At the complete opposite end of the progressive metal spectrum to bands like Cynic lies Canada’s Obliveon. Emerging from a thrash tradition that co-opted progressive tendencies along the way but remained very much true to the excitable, punky roots of extreme metal, their debut album fits well in a timeline that incorporates Voivod, DBC, and Coroner. Despite the undeniable musicianship of these bands, they retained a brashness and DIY aesthetic which tempered their more overt flirtations with prog. Obliveon’s ‘From this Day Forward’ (1990) should be considered a watermark of progressive metal articulated in the death/thrash vernacular.

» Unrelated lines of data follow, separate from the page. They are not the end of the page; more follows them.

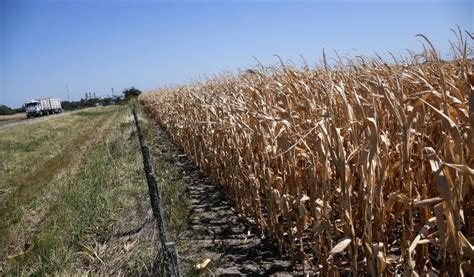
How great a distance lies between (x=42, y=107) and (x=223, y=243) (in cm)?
6382

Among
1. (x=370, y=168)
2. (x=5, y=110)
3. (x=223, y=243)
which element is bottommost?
(x=223, y=243)

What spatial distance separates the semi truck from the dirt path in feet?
191

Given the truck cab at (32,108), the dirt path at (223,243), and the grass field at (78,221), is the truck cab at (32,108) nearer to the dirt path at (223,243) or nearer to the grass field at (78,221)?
the grass field at (78,221)

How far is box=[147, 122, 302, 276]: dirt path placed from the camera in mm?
3742

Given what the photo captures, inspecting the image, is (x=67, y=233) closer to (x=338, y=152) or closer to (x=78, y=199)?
(x=78, y=199)

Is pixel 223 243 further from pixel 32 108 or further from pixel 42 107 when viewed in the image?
pixel 42 107

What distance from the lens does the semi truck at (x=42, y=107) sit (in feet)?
189

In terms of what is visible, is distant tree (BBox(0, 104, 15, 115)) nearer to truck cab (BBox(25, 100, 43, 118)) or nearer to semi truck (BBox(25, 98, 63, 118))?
semi truck (BBox(25, 98, 63, 118))

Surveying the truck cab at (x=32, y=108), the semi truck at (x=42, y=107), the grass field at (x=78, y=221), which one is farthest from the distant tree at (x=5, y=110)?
the grass field at (x=78, y=221)

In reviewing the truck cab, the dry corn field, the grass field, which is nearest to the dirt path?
the dry corn field

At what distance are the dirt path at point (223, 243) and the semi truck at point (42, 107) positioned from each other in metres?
58.3

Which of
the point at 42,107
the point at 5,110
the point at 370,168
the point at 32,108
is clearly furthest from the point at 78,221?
the point at 5,110

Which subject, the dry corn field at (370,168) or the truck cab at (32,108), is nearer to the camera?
the dry corn field at (370,168)

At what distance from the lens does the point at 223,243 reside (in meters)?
4.33
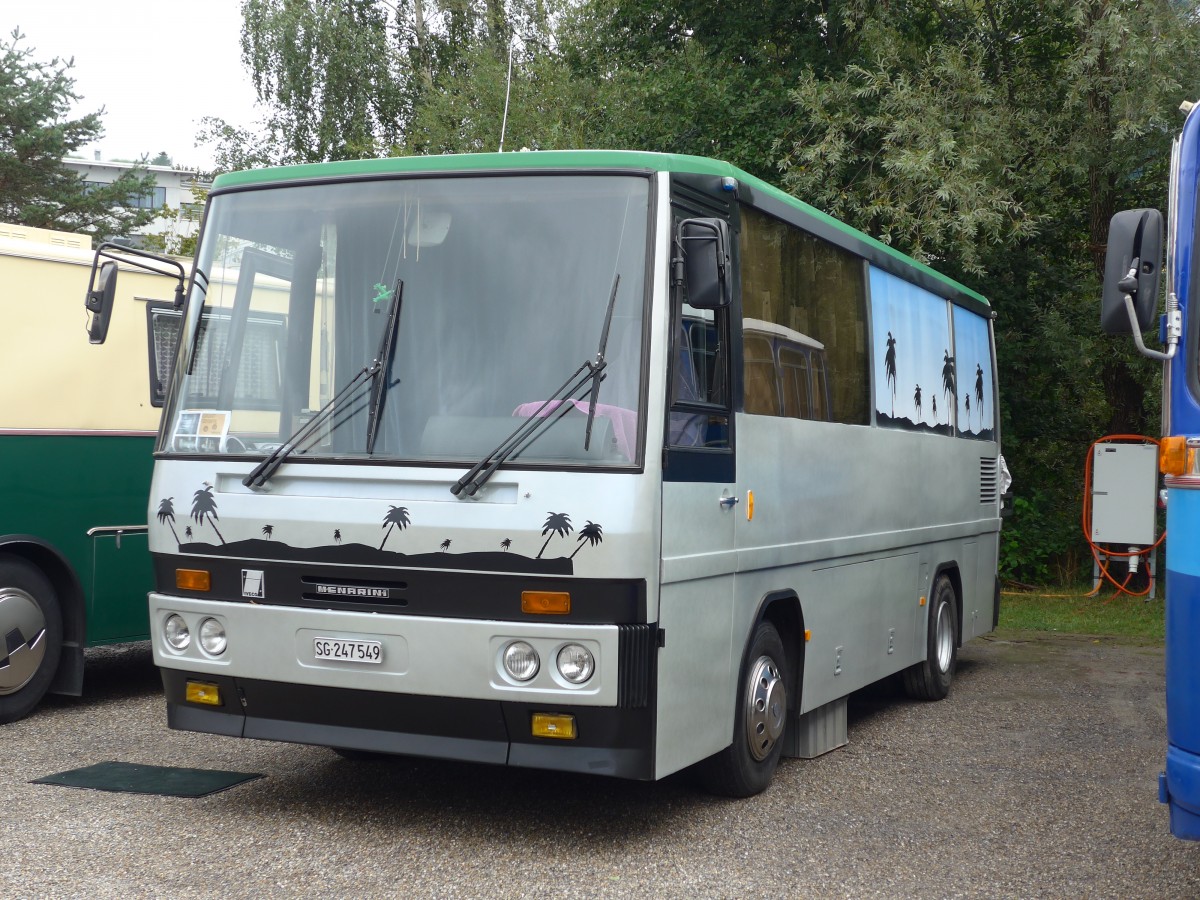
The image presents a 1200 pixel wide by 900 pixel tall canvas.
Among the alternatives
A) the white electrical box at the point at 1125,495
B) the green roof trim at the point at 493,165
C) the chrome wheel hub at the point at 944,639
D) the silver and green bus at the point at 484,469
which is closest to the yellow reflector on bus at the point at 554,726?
the silver and green bus at the point at 484,469

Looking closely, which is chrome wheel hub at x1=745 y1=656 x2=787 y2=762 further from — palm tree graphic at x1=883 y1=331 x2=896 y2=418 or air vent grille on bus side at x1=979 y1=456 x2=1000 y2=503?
air vent grille on bus side at x1=979 y1=456 x2=1000 y2=503

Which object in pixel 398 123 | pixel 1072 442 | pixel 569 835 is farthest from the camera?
pixel 398 123

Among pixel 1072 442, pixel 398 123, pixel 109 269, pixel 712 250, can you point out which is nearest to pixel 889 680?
pixel 712 250

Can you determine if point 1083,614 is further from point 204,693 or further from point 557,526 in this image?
point 204,693

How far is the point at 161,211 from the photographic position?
3609 centimetres

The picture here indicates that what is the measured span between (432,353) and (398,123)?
31216mm

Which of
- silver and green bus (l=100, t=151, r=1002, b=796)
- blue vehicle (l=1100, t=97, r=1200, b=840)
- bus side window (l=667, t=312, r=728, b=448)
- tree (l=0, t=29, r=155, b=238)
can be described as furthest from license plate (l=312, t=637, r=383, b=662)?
tree (l=0, t=29, r=155, b=238)

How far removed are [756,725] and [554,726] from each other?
1536mm

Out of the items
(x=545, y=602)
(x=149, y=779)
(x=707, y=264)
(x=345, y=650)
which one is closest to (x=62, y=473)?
(x=149, y=779)

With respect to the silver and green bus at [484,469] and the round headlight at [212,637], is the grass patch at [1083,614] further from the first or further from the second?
the round headlight at [212,637]

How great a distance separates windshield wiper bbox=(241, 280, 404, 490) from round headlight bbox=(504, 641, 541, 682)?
1187 millimetres

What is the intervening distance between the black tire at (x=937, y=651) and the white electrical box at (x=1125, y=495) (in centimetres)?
784

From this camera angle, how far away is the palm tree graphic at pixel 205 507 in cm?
613

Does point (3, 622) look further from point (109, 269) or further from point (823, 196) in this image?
point (823, 196)
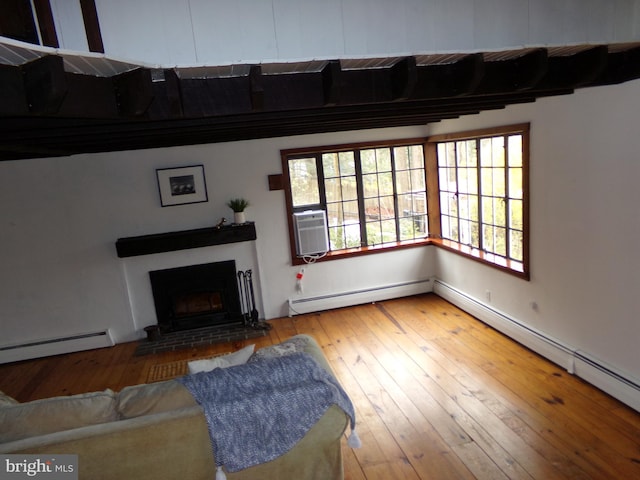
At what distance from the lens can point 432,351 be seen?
166 inches

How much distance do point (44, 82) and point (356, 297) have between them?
4.59 m

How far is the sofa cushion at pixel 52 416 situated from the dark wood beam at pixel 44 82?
5.09 ft

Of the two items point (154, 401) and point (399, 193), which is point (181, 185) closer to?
point (399, 193)

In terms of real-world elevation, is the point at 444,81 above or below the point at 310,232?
above

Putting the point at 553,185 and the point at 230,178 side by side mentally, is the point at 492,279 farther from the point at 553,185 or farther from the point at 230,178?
the point at 230,178

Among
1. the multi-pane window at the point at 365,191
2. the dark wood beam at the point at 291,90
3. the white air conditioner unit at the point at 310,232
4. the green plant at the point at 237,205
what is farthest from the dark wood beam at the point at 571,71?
the green plant at the point at 237,205

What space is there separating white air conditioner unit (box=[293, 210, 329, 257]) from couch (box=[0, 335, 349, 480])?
3120 millimetres

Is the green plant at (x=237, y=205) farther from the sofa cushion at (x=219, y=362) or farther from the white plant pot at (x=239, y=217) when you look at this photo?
the sofa cushion at (x=219, y=362)

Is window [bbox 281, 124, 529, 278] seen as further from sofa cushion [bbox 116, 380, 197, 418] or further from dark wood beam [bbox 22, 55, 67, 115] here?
dark wood beam [bbox 22, 55, 67, 115]

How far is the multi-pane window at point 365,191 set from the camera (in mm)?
5457

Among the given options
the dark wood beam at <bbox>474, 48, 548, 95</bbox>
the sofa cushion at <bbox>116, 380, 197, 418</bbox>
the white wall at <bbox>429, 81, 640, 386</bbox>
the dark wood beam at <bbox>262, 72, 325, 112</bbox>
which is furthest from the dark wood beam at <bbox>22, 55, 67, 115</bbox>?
the white wall at <bbox>429, 81, 640, 386</bbox>

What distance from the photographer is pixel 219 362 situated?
271 cm

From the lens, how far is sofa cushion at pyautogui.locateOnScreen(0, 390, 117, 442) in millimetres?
2160

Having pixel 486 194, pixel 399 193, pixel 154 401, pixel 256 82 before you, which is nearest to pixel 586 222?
pixel 486 194
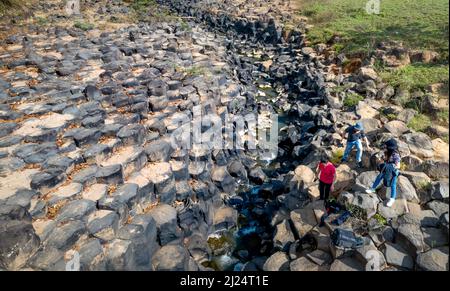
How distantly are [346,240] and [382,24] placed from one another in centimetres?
1864

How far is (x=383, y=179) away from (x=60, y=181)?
8259 millimetres

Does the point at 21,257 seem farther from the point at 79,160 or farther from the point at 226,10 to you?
the point at 226,10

But if mid 80s Voivod and Coroner were offering an audial assault of dense, riff packed noise, Obliveon opted to slow the average tempo down a little, allowing the off kilter riffs some space to breathe, and creating an emptiness behind the music that imbued it with a spacey atmosphere, one that all the strained virtuosity of a Vektor have been unable to replicate. There are faster passages of blunt thrash riffing scattered throughout this album, but they serve as transition riffs between unpredictable development sections and disorientating high end guitar leads that jump out of the music to redefine our place within the narrative. This conflict between understated progressive thrash set to mid-paced, swaggering rhythms and the urgency of traditional atonal thrash serves to pinpoint ‘From this Day Forward’ as a transitional album within metal in every sense of the word.

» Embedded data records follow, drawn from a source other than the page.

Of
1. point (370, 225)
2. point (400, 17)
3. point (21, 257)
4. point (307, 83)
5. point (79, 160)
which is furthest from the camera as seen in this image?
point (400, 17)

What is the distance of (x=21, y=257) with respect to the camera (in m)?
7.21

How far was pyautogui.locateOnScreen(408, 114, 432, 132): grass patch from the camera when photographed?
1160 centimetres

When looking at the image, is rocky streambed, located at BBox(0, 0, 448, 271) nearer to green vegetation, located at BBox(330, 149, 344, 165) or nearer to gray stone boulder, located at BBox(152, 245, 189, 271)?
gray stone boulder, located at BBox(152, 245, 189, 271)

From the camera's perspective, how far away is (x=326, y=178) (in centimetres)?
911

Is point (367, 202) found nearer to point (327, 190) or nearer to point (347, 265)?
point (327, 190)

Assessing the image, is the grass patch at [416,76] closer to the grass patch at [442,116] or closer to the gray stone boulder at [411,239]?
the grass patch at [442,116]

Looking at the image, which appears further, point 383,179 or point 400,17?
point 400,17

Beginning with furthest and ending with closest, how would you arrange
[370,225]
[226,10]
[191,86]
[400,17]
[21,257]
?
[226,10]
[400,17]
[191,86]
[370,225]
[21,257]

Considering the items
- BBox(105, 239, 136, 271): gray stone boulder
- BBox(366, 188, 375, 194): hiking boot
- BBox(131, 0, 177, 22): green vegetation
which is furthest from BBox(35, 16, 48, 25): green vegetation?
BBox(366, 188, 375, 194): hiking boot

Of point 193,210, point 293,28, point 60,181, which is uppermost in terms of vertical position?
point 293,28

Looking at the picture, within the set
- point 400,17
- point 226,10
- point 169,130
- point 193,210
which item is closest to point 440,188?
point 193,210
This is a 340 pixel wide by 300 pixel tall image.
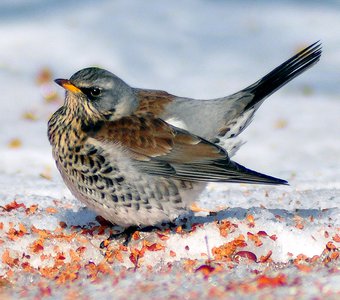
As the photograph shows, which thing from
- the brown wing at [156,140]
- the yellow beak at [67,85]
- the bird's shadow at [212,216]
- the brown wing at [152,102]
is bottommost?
the bird's shadow at [212,216]

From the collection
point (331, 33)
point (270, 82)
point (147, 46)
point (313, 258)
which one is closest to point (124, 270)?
point (313, 258)

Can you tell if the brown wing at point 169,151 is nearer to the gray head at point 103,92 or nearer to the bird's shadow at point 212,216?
the gray head at point 103,92

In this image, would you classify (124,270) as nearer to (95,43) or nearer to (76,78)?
(76,78)

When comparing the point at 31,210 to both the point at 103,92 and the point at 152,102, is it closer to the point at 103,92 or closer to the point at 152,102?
the point at 103,92

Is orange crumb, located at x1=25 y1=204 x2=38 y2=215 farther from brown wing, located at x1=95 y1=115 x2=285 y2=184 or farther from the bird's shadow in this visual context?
brown wing, located at x1=95 y1=115 x2=285 y2=184

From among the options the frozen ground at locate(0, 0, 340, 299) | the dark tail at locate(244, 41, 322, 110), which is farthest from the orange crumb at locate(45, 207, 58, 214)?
the dark tail at locate(244, 41, 322, 110)

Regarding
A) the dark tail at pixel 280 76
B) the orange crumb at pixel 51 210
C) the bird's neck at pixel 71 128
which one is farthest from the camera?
the orange crumb at pixel 51 210

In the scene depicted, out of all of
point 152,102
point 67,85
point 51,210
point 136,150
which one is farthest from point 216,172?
point 51,210

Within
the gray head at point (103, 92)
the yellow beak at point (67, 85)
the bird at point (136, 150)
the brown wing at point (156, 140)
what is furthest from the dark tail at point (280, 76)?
the yellow beak at point (67, 85)
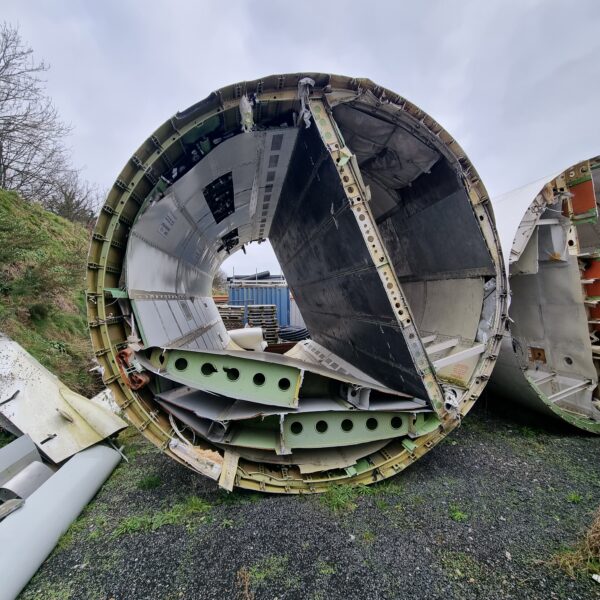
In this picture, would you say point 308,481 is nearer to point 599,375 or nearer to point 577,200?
point 599,375

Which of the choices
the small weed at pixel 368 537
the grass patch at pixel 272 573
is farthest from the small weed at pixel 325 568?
the small weed at pixel 368 537

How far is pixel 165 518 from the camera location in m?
2.78

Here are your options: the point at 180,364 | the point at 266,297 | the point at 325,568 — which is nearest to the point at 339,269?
the point at 180,364

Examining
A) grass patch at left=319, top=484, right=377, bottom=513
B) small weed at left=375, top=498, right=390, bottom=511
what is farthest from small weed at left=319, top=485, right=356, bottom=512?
small weed at left=375, top=498, right=390, bottom=511

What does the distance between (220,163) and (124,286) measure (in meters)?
1.90

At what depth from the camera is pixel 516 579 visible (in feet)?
6.85

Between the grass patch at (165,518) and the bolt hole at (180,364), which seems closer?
the grass patch at (165,518)

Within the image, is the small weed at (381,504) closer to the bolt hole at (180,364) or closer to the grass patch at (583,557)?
the grass patch at (583,557)

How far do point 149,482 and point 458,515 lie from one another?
3.09 metres

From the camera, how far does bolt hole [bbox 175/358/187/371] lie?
3.17m

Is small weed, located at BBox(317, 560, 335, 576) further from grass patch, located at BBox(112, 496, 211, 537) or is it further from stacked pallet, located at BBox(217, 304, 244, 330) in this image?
stacked pallet, located at BBox(217, 304, 244, 330)

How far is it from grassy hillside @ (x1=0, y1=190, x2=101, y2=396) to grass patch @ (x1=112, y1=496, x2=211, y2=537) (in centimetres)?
386

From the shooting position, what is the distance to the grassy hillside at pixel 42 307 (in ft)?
19.7

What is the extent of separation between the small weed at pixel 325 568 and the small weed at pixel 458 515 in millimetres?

We see the old servicing the new, just as we see the new raising the aspirations of the old. This delicate balance is perfectly poised throughout this album. Everything is rendered with a faint touch of reverb that gives the music a subtly chasmic atmosphere without the need for any keyboards or excessive guitar effects. Drums are heavy but not too dominant. The powerful snare and thundering double-bass are restrained enough to give clarity to the tight and creative performance. Stéphane Picard’s snarled vocals have just a touch of echo to them, offering the album narration as if from a vast hanger. So creative and numerous are the riffs and solos that the guitars need little to enhance their tone.
They jump from meaty thrash riffs to delicately picked high end staccato leads that are almost haunting in their tantalising relationship with melodic development. At moments of heightened tension the drums will match their rhythmic emphasis, raising the overall intensity of the music, before breaking away into a simple one/two punk beat as the narrative develops. The lead guitars will sometimes trade blows with the bass, as the latter takes up the refrain introduced by the former, gradually building an unfolding concoction of spatial unknowns.

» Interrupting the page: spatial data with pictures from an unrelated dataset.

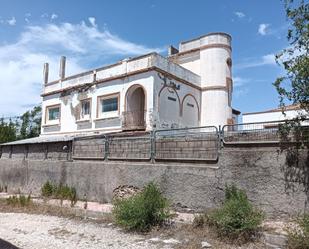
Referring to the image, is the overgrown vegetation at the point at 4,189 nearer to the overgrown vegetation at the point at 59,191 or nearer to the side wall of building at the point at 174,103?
the overgrown vegetation at the point at 59,191

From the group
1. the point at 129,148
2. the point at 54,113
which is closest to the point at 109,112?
the point at 54,113

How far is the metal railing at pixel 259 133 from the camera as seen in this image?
841 cm

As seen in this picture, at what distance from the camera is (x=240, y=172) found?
364 inches

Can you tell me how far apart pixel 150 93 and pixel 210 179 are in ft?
33.2

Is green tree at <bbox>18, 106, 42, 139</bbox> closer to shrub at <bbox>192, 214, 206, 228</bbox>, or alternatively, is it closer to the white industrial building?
the white industrial building

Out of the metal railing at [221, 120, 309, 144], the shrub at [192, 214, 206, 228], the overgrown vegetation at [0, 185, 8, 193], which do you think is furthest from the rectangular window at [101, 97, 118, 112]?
the shrub at [192, 214, 206, 228]

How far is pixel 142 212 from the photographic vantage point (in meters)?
8.27

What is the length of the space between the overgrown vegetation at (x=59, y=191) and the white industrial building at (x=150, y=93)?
611cm

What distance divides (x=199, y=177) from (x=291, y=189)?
2763mm

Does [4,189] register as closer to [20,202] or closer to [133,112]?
[20,202]

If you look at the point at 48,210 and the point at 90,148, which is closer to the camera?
the point at 48,210

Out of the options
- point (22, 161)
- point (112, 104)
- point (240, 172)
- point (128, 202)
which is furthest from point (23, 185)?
point (240, 172)

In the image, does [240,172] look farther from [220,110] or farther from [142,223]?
[220,110]

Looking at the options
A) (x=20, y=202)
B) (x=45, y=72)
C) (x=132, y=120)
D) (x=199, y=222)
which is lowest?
(x=20, y=202)
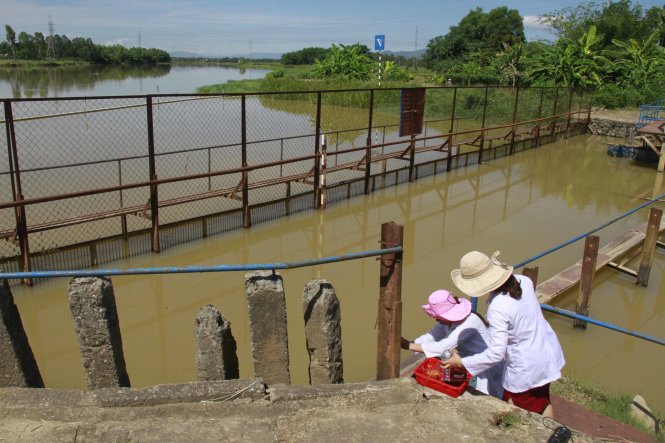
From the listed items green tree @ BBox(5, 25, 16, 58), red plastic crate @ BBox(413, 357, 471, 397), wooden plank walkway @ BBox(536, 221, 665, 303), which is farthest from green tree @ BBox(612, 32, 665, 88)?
green tree @ BBox(5, 25, 16, 58)

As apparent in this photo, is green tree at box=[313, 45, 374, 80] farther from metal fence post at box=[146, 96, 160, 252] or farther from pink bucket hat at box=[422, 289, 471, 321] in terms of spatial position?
pink bucket hat at box=[422, 289, 471, 321]

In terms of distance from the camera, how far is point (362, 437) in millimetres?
3295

It should be noted that none of this is overtly technical by the standards of progressive music. The riffs take on unexpected shapes and forms as they develop, but owing to the relatively suppressed tempos, there is a deliberation and patience to the way these tracks unfold that grants it a tension and unease lacking in denser displays of musicality. Instrumental breaks of clean guitars also serve to compliment the ever-present empty space that sits behind every moment of this album, offering idiosyncratic harmonies to lead into blunted power chord riffs. It’s an effect that is hard to pin down, seeing as silence lurks behind all musical endeavour. But on ‘From this Day Forward’, the emptiness that sits behind the modest layers of reverb present on instrument invokes a void at the heart of this album, a non-existence that we are acutely aware of between each pause, but can never quite grasp as the music marches ever onwards.
'From this Day Forward' is blue collar prog in every sense of the word. The simple fact is that – for all their tension, poise, and unbridled creativity – Obliveon still behave like a metal band. They build riffs into one another, which in turn connect up to form a narrative, with guitar leads and solos heightening the tension and resolve in their own sui generis framework. The progressive format is incidental to this goal; a means to an end. But for progressive metal that sits at the borders of death and thrash, few compete with this album.